Altogether, 136 CKD stage 4–5 patients not on dialysis were included in this prospective cohort study. Long cTnT and total cTnT levels before dialysis initiation were measured using investigational in-house immunoassays. The associations between cTnT measurements and all-cause mortality, incident major adverse cardiovascular or cerebrovascular events (MACCE), new-onset atrial fibrillation (NOAF) and a composite adverse outcome (all-cause mortality or MACCE) were assessed.

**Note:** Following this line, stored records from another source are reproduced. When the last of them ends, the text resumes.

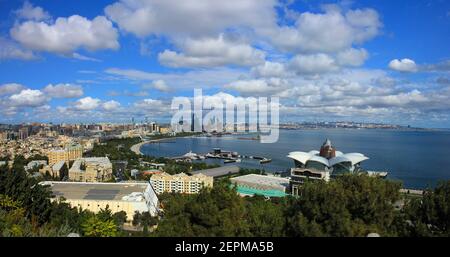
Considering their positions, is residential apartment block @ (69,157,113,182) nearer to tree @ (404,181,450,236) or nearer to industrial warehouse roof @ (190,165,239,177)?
industrial warehouse roof @ (190,165,239,177)

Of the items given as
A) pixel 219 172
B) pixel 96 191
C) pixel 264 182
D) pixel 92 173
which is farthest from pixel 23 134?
pixel 264 182

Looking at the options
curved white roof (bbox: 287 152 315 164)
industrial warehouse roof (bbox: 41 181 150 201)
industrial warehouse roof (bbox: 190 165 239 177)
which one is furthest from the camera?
industrial warehouse roof (bbox: 190 165 239 177)

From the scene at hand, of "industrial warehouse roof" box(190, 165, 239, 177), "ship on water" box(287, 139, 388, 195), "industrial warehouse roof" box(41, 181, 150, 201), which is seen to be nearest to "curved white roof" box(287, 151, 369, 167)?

Mean age was 61 (±13) years, 47 (34.6%) were female and median values for long cTnT and total cTnT were 1.9 (1.3–3.0) ng/L and 37 (23–66) ng/L, respectively. After a median follow-up of 6.2 (4.6–7.7) years, 62 (45.6%) patients had died, 36 (26.5%) had experienced MACCE, 28 (23.3%) NOAF and 76 (55.9%) a composite adverse outcome. In multivariable Cox models adjusted for age, sex and coronary artery disease (CAD), long cTnT and total cTnT were independently associated with all-cause mortality, NOAF and the composite adverse outcome, while only total cTnT was associated with MACCE. Replacing the adjustment for CAD with kidney transplantation in the multivariable models weakened the significance of the associations.

We describe for the first time associations between long cTnT and long-term cardiovascular adverse outcomes and all-cause mortality in a prospective cohort of CKD stage 4–5 patients.